→ WORK TO BE COMPLETED: In the court opinion excerpt, what does a motion for summary judgment require the non-moving party to set forth?

─── TEXT PASSAGE

In opposition to the Defendant's motion, Plaintiff admits that
he failed to file with the EEOC as required by law and also filed
the instant Complaint out of time, but nevertheless contends that
principles of equitable tolling apply to excuse his
non-compliance with the statutory limitations provision at issue.
See Seitzinger v. Reading Hospital & Medical Ctr.,
165 F.3d 236, 240 (expressing a "willingness to invoke equitable tolling
in a number of circumstances: when the defendant has actively
misled the plaintiff; when the plaintiff in some extraordinary
way was prevented from asserting her rights; or when the
plaintiff timely asserted her rights in the wrong forum").
Defendant replies by pointing to certain factual information
which, it claims, contradicts Plaintiff's arguments.
Consideration of this factual dispute on a Rule 12(b)(6) motion
to dismiss is wholly improper. If on a Rule 12(b)(6) motion
"matters outside the pleading are presented to and not excluded
by the court, the motion shall be treated as one for summary
judgment and disposed of as provided in Rule 56, and all parties
shall be given reasonable opportunity to present all material made
pertinent to such a motion by Rule 56." Fed.R.Civ.P. 12(b).
The parties must have notice of this conversion. Rose v.
Bartle, 871 F.2d 331, 340 (3d Cir. 1989). Notice must be
"unambiguous" and must "fairly apprise the parties that the
court intends to convert the motion. Id. at 341-42. Although
this notice need not be express, the Court of Appeals has
recommended that the District Court provide express notice. In
re Rockefeller Ctr. Prop., Inc. Securities Litig., 184 F.3d 280,
288 (3d Cir. 1999).
Summary judgment is appropriate if "the pleadings, depositions,
answers to interrogatories, and admissions on file, together with
affidavits, if any, show that there is no genuine issue as to any
material fact and that the moving party is entitled to judgment
as a matter of law." Fed.R.Civ.P. 56. In evaluating a
summary judgment motion, a court must "draw all reasonable
inferences in favor of the non-moving party." Armour v. County
of Beaver, PA, 271 F.3d 417 (3d Cir. 2001) (quoting Reeves v.
Sanderson Plumbing Prods., Inc., 530 U.S. 133, 150 (2000)). A
motion for summary judgment requires the non-moving party to set
forth specific facts showing that there is a genuine issue for
trial. Anderson v. Liberty Lobby, Inc., 477 U.S. 242, 250
(1986); Albright v. Virtue, 273 F.3d 564, 570 n. 6 (3d Cir.

──────
─── SUPPLIED INFORMATION

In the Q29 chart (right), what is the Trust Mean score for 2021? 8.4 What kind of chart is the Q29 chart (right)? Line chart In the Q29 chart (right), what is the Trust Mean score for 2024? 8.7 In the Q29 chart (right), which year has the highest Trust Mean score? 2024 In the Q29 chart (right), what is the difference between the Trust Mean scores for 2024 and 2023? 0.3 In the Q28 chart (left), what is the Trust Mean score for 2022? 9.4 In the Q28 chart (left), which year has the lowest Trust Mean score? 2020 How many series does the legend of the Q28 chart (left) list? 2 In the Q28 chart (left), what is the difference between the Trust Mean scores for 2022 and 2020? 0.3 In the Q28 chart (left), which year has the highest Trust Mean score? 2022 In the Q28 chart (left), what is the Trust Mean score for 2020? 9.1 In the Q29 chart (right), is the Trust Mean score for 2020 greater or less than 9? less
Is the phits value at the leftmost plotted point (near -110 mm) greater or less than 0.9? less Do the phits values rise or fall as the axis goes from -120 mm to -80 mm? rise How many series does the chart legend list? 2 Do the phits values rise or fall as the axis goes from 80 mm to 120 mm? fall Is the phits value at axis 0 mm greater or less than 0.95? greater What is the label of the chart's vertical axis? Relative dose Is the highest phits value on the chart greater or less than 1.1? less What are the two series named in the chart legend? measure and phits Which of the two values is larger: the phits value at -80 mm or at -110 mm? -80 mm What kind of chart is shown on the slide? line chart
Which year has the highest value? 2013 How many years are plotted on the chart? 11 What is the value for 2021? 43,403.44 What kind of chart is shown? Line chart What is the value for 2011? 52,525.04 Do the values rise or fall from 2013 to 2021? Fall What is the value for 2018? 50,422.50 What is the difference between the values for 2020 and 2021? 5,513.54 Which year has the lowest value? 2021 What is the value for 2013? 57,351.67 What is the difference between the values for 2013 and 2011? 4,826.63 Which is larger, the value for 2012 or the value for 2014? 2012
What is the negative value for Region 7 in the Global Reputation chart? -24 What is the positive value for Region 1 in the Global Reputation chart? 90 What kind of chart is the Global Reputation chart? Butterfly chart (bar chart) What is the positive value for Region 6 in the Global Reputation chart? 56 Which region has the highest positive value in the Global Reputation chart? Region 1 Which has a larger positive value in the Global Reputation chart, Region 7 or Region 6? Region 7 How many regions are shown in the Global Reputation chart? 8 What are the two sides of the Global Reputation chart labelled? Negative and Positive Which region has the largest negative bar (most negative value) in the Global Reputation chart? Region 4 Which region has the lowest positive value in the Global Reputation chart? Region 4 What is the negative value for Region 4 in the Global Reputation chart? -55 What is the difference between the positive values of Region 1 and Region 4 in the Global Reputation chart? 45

──────

→ RESPONSE TO THE EXERCISE: Specific facts showing that there is a genuine issue for trial.